Copy out only the span from the line with "How far from the vantage" to the end of the data, both ends kept, word for word.

● **GIVEN INFORMATION**:

▬▬▬▬▬▬

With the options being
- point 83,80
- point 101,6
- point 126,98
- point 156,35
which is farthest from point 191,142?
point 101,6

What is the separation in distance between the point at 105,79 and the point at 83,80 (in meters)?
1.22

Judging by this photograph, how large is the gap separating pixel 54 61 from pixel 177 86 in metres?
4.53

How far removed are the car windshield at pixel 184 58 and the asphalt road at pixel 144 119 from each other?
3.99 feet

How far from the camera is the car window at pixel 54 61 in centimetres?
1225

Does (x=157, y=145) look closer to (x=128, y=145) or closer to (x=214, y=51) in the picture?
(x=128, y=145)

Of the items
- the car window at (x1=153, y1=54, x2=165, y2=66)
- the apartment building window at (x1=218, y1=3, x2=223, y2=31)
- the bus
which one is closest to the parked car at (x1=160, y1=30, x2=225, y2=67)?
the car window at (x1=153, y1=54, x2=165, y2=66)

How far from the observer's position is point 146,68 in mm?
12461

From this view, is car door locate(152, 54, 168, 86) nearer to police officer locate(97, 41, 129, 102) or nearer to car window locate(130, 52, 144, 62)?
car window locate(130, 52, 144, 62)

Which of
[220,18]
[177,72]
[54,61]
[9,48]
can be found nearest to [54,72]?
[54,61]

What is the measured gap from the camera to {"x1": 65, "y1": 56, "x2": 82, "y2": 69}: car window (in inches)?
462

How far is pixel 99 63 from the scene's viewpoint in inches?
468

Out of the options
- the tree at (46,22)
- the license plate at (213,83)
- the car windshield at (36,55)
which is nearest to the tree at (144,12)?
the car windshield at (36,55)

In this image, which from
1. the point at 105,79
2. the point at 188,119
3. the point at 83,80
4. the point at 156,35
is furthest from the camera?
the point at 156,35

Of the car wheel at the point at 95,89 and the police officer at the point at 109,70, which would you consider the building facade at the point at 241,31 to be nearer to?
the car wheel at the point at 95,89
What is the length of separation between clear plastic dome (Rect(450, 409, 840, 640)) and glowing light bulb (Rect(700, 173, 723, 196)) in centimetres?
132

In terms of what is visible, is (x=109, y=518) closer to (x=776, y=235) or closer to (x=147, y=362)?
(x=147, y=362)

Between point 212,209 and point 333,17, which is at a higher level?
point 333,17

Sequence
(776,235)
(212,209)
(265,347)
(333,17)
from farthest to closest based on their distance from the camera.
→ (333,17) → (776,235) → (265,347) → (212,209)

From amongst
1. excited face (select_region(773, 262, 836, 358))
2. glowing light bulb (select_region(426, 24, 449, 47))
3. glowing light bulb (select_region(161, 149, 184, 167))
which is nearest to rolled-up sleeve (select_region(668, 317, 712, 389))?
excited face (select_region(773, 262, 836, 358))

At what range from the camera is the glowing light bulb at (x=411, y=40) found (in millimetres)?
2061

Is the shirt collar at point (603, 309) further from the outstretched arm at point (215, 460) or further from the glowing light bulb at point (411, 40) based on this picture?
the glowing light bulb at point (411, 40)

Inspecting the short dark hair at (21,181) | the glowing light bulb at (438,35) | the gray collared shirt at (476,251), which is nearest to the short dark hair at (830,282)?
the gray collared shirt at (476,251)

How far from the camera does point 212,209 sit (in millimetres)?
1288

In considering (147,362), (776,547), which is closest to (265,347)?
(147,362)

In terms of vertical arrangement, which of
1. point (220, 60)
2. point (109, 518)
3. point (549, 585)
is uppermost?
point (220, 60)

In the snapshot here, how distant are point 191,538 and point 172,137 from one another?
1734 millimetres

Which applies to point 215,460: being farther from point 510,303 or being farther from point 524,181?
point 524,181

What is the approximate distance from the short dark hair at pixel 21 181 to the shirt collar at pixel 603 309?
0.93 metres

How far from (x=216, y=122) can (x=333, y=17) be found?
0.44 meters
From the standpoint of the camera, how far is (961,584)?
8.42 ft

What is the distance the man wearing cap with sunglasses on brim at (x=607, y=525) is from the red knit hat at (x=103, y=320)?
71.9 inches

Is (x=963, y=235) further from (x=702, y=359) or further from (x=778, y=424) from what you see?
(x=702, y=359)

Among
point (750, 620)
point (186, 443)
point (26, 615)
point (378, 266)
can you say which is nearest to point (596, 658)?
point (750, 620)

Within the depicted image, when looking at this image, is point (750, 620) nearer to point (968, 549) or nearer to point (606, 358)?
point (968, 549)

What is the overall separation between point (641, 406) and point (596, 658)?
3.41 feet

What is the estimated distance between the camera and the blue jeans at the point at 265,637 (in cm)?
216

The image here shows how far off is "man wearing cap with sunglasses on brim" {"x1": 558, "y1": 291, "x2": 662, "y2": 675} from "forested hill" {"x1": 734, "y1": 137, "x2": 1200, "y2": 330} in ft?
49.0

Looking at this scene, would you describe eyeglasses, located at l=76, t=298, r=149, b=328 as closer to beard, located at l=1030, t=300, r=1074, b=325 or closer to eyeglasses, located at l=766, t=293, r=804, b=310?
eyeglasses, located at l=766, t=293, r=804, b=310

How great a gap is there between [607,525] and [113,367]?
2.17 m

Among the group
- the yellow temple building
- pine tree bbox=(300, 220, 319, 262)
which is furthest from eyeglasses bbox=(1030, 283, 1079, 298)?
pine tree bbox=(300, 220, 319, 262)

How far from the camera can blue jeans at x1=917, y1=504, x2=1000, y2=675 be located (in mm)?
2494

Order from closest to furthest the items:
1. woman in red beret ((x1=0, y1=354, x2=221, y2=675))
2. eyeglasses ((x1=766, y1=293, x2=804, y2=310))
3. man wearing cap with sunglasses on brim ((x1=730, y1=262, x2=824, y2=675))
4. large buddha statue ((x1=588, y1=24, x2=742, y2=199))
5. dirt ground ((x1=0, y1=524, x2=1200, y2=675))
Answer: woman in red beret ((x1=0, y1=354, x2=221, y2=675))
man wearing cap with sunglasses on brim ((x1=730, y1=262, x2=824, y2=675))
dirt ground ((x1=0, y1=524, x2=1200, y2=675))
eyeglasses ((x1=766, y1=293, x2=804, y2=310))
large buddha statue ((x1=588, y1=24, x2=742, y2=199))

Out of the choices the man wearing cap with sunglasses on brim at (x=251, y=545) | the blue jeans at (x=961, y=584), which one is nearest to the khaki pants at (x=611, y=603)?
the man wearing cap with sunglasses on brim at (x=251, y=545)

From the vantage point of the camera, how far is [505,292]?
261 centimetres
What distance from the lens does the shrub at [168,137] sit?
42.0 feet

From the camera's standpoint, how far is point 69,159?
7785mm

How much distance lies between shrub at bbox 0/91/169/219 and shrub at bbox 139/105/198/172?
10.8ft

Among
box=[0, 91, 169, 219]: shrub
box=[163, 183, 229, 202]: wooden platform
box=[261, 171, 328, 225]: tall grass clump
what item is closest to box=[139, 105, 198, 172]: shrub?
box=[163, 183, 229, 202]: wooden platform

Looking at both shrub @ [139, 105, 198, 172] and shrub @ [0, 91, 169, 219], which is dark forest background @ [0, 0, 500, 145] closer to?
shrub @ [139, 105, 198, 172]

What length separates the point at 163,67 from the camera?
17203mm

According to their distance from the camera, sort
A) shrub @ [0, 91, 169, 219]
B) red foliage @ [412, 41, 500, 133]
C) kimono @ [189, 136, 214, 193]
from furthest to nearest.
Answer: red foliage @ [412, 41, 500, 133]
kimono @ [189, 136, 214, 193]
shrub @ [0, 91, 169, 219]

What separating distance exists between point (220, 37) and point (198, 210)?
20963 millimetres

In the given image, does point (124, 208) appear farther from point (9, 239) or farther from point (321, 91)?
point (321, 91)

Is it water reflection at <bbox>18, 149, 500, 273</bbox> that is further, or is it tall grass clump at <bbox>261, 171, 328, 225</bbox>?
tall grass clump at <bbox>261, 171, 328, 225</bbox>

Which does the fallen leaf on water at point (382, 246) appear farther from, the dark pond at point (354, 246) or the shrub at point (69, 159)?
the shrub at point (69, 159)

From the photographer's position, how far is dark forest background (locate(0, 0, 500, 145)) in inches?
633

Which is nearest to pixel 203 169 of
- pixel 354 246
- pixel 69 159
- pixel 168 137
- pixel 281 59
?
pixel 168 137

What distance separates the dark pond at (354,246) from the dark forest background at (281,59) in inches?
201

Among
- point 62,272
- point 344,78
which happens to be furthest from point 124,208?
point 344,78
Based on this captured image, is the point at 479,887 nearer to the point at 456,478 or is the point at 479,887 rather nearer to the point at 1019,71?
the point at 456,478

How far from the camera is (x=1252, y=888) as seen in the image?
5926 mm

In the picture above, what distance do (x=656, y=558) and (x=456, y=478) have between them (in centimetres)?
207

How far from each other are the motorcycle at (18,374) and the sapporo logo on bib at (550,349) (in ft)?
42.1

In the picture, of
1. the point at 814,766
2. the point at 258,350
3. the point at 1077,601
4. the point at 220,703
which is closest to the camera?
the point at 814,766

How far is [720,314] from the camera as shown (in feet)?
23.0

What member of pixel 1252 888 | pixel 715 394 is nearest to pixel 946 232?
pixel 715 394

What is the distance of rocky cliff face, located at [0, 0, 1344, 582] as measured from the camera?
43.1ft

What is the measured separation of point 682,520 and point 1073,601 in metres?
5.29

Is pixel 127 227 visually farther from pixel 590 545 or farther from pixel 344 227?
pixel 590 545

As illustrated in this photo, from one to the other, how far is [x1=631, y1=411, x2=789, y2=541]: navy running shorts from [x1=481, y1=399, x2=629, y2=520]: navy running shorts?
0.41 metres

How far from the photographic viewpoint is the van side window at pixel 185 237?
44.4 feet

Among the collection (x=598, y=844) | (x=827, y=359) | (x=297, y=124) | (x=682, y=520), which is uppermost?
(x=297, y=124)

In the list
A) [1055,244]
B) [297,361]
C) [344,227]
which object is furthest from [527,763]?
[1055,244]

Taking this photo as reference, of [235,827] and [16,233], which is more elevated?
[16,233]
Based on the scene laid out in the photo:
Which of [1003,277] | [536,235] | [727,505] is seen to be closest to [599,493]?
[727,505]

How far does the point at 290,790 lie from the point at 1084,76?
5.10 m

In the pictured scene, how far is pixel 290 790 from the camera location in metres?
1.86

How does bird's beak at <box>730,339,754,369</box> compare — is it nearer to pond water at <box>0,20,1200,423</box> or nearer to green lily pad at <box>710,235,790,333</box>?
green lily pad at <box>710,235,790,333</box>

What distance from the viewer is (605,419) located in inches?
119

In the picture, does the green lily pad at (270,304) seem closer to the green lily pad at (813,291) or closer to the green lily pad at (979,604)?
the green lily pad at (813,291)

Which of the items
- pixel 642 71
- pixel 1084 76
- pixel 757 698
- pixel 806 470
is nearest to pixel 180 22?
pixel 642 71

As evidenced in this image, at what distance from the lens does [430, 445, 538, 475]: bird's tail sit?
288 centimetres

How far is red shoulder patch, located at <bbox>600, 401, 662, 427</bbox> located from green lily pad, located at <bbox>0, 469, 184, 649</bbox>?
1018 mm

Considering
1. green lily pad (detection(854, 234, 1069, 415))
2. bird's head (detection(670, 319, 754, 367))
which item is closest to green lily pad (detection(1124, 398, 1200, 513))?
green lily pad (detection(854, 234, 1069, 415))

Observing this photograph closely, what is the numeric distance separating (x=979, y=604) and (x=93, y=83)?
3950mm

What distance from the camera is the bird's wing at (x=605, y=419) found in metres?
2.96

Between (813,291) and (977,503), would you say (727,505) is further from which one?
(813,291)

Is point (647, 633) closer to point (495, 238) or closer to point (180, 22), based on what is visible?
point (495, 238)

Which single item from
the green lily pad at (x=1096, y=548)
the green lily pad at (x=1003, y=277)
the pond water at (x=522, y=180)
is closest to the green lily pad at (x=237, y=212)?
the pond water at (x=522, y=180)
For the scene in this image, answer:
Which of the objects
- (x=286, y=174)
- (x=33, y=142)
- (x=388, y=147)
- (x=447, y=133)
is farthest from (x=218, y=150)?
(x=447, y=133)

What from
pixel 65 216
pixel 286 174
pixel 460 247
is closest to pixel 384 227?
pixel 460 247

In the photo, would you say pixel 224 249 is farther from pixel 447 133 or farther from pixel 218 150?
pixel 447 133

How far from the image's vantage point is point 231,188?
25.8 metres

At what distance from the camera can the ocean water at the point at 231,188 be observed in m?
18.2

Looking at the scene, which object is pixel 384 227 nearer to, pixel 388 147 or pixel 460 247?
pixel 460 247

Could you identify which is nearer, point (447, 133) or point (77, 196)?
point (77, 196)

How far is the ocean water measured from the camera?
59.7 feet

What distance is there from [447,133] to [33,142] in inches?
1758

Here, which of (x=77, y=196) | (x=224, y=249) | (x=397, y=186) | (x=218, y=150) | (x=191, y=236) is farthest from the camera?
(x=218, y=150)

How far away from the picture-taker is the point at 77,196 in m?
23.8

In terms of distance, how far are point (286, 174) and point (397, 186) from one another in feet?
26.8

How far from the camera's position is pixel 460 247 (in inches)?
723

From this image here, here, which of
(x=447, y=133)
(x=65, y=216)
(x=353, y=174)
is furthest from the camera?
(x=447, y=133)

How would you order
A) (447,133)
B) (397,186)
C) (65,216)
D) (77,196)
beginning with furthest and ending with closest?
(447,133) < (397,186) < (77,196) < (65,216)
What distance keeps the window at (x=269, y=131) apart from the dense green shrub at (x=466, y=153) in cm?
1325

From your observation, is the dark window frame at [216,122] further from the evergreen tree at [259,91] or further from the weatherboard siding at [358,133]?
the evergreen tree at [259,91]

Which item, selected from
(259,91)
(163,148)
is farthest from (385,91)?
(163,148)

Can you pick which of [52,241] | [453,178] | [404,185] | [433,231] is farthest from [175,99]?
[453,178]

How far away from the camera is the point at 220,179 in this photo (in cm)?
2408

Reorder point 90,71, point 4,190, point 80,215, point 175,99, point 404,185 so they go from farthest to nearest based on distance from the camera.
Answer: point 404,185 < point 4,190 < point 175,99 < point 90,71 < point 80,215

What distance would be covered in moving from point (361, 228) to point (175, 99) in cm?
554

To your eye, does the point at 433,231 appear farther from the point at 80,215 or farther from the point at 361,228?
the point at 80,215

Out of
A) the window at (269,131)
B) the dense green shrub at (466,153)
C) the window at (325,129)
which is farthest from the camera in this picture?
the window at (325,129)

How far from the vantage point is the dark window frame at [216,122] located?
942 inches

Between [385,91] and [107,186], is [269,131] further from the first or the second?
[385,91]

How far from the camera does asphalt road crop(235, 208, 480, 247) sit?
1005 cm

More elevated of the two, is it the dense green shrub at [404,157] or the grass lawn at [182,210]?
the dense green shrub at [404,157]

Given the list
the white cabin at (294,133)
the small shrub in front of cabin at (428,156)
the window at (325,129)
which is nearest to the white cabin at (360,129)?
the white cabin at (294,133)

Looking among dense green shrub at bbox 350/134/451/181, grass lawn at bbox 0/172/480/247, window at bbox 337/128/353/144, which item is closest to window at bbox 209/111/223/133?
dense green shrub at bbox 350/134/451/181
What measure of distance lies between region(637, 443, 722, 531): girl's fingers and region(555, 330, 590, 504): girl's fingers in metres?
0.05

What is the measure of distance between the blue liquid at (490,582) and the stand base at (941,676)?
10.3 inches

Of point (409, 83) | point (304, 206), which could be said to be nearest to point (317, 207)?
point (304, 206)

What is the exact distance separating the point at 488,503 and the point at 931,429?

▬▬▬▬▬▬

● **WORKED SOLUTION**:
How far from the vantage point is the dark window frame at [216,122] located?
942 inches

Between [385,91] and [107,186], is [269,131] further from the first or the second?
[385,91]

How far from the camera does asphalt road crop(235, 208, 480, 247) sit?
1005 cm

More elevated of the two, is it the dense green shrub at [404,157] or the grass lawn at [182,210]?
the dense green shrub at [404,157]

Given the list
the white cabin at (294,133)
the small shrub in front of cabin at (428,156)
the window at (325,129)
which is nearest to the white cabin at (360,129)?
the white cabin at (294,133)

Looking among dense green shrub at bbox 350/134/451/181, grass lawn at bbox 0/172/480/247, window at bbox 337/128/353/144, which item is closest to window at bbox 209/111/223/133?
dense green shrub at bbox 350/134/451/181
What measure of distance lies between region(637, 443, 722, 531): girl's fingers and region(555, 330, 590, 504): girl's fingers in metres?
0.05

What is the measure of distance between the blue liquid at (490,582) and the stand base at (941,676)?
10.3 inches

Of point (409, 83) | point (304, 206), which could be said to be nearest to point (317, 207)?
point (304, 206)

What is the exact distance separating the point at 488,503 and the point at 931,429?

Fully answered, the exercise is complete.